Burke and Porter both received 62 first-team votes and 319 points from the same 65-member national media panel that selects the weekly Top 25. Voting was on a 5-3-1 basis and was completed before the NCAA tournament.
Oladipo got 58 first-team votes and 306 points. McDermott had 44 first-team votes and 279 points, one more than Olynyk’s total points. The Gonzaga junior got 47 first-team votes.
Porter, a 6-foot-8 sophomore, is a smooth, solid forward whose coach describes his efforts this way: “Otto was Otto.”
“I’ve defined it all year — probably without saying it — in that he is a selfless player, in that all of his actions, all of his thoughts are on how can he help our team win,” Hoyas Coach John Thompson III said. “And because he’s so talented, with such God-given ability, because he is the worker that he is, because he is as coachable as he is, he has been able to succeed on many different fronts. Not just scoring. I don’t want to say he’s a complete basketball player — he’s not finished — but he excels at many different aspects of the game, many of which show up in the stat sheet, many of which don’t.”
What does show up on Porter’s stat line is 16.3 points and 7.4 rebounds per game while shooting 42.7 percent from behind the three-point line. He is Georgetown’s sixth first teamall-American and first since Allen Iverson in 1996.
Burke, a 6-0 sophomore point guard, averaged 19.2 points, 3.1 rebounds and 6.7 assists and shot 40.1 percent on three-point attempts. He is Michigan’s fifth first-team all-American and first since Chris Webber in 1993.
“Every now and then you think about individual accolades, and that was definitely a goal of mine coming into my freshman year,” Burke said. “I didn’t know it would be this quick, but it happens.”
McDermott made Creighton history last season when became the school’s first AP all-American. Now he’s done it again.
The 6-foot-8 junior forward, the second-leading scorer in Division I, was a repeat selection Monday, the 51st player to earn the honor in consecutive seasons.
“It’s pretty crazy.

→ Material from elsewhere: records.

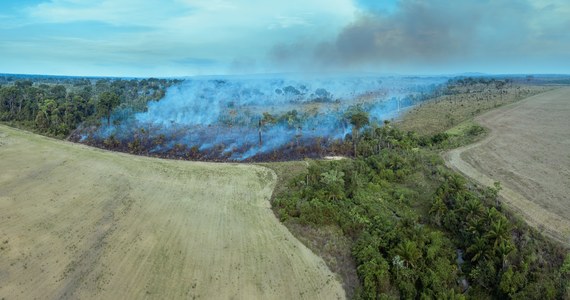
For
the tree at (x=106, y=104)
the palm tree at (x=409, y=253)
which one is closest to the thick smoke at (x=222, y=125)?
the tree at (x=106, y=104)

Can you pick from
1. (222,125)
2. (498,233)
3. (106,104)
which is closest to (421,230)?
(498,233)

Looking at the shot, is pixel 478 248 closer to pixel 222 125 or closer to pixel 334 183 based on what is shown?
pixel 334 183

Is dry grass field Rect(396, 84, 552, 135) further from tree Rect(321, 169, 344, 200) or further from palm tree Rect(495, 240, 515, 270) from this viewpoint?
palm tree Rect(495, 240, 515, 270)

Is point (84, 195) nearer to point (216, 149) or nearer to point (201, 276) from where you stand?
point (201, 276)

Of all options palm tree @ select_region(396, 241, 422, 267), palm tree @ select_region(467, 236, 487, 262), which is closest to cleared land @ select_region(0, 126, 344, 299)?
palm tree @ select_region(396, 241, 422, 267)

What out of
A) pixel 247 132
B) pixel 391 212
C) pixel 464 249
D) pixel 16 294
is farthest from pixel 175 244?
pixel 247 132

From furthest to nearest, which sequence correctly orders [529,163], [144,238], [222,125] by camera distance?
[222,125] < [529,163] < [144,238]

I couldn’t expect to have as good a year as I did,” said McDermott, who averaged 23.1 points and 7.5 rebounds while shooting 56.1 percent from the field and 49.7 percent on three-point attempts.
Oladipo, a DeMatha graduate, is Indiana’s first all-American since A.J. Guyton in 2000 and the eighth overall. He was impressed to be joining the likes of Scott May, Kent Benson, Isiah Thomas, Steve Alford and Calbert Cheaney.
“I’m kind of speechless to be with the great names in college basketball, the NBA, in basketball history,” Oladipo, a 6-5 junior swingman, said. “To be put in a sentence with them only makes me want to work harder.”